DSCI 551

Short Description

Describing data in terms of its location, spread, and general distribution. How to balance the use of procedures from classical, parametric statistics with robust approaches that account for outliers and missing data.

Learning Outcomes

By the end of the course, students will be able to:

Define probability concepts such as random variables, the distribution of a random variable, and parameters of a distribution.
Describe quantitative or continuous variables, and explain measures of location, spread, and other more complicated features of a distribution.
Describe the connection between probability concepts and observed data, including the distinction between a property of the true distribution and its empirical counterpart (e.g., true mean vs sample mean), measures of uncertainty (e.g., standard error), and interval estimation.
Compute descriptive statistics, both low dimensional (e.g., sample mean, variance, and median) and high dimensional (e.g., empirical distribution, histogram estimator, and kernel density estimator).
Describe categorical variables.
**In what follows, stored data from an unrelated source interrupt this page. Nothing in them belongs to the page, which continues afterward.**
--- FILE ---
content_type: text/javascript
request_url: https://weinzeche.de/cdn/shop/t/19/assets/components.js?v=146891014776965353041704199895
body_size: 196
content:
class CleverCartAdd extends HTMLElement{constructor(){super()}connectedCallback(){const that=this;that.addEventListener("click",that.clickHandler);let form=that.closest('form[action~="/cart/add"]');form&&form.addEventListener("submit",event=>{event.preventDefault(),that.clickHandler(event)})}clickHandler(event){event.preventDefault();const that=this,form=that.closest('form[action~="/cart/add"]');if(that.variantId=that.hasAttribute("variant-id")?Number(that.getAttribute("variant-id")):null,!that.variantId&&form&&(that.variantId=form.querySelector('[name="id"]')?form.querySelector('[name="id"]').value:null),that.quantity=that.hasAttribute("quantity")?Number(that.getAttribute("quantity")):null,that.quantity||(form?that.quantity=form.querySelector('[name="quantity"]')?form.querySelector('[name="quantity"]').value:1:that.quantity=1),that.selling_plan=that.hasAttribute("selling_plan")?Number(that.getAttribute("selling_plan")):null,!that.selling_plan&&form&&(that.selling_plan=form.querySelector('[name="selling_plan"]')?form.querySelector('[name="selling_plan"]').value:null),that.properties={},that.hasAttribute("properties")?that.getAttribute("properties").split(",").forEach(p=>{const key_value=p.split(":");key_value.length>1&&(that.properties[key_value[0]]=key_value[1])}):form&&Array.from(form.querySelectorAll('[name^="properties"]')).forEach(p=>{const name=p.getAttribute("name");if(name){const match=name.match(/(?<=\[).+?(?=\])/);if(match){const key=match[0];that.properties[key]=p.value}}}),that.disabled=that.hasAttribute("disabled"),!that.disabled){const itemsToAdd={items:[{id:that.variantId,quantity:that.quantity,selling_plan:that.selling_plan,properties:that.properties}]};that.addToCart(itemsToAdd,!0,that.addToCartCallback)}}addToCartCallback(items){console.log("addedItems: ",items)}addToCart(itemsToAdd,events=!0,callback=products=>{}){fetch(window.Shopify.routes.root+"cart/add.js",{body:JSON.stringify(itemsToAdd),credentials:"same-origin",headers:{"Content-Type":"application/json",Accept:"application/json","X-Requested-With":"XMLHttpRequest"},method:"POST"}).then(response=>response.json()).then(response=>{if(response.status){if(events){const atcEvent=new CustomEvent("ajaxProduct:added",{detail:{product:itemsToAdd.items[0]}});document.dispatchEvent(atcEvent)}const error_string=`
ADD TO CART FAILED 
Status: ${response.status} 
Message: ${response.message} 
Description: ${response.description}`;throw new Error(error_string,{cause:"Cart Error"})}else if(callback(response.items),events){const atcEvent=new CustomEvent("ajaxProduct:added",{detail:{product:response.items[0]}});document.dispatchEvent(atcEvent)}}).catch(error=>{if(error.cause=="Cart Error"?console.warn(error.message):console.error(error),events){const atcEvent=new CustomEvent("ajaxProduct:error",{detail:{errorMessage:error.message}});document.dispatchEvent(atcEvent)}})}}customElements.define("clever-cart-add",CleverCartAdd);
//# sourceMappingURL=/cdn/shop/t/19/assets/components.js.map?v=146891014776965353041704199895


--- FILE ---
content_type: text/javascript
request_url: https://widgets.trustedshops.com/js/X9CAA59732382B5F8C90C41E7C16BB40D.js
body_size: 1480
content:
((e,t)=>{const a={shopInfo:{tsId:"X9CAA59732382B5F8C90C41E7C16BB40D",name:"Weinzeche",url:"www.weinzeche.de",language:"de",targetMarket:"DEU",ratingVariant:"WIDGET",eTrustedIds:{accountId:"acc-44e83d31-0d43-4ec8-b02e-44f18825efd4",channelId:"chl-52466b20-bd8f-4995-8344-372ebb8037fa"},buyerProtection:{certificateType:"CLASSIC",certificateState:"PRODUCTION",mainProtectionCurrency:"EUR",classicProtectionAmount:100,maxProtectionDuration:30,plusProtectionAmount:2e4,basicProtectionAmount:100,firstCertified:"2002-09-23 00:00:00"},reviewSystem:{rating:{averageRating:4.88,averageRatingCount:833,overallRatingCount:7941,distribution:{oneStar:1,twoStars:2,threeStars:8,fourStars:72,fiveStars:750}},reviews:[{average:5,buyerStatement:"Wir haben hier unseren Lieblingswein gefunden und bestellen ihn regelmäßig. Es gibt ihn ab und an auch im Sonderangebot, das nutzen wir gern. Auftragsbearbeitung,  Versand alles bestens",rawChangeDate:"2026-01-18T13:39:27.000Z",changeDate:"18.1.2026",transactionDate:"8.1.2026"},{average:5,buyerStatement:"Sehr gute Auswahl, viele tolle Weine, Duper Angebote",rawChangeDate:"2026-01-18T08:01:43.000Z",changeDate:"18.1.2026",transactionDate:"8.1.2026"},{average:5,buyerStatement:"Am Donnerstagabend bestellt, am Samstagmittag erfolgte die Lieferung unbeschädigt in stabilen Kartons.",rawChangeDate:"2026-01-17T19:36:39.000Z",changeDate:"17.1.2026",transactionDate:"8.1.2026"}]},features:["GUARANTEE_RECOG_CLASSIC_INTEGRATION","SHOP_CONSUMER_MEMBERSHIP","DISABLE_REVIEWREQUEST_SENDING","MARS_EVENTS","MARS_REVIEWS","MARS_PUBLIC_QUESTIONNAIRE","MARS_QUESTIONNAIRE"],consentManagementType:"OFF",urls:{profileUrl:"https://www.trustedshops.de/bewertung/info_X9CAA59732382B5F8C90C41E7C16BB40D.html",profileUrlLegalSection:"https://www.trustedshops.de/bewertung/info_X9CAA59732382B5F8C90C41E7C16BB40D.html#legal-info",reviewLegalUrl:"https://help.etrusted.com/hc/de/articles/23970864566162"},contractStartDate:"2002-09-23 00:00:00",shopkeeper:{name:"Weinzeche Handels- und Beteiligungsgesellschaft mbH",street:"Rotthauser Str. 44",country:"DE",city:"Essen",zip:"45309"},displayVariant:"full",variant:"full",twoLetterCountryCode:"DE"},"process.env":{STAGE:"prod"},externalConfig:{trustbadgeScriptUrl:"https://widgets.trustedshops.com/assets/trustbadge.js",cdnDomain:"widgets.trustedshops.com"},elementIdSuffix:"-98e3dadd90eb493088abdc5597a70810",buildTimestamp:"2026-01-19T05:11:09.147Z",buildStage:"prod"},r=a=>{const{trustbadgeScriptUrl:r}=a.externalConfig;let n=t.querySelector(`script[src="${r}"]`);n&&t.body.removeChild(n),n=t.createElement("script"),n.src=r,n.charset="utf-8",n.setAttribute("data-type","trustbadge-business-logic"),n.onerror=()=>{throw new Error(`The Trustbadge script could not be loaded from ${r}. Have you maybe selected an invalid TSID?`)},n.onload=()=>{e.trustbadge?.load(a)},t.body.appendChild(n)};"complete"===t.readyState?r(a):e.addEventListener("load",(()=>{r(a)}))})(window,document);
Explain and compute relevant measures such as frequency, relative frequency, entropy, and mode.
Identify problems in observed data, such as contamination with outliers or missing data. Implement mitigation strategies, such as robust statistics and imputation.
Guard against biases potentially caused by missing data.

Reference Material

Introduction to Statistics Through Resampling Methods and R
Roger Peng. Exploratory Data Analysis with R. https://leanpub.com/exdata
Jeff Leek. The Elements of Data Analytic Style. https://leanpub.com/datastyle

Instructor (2016-2017)

Jenny Bryan

Note: information on this page is preliminary and subject to change.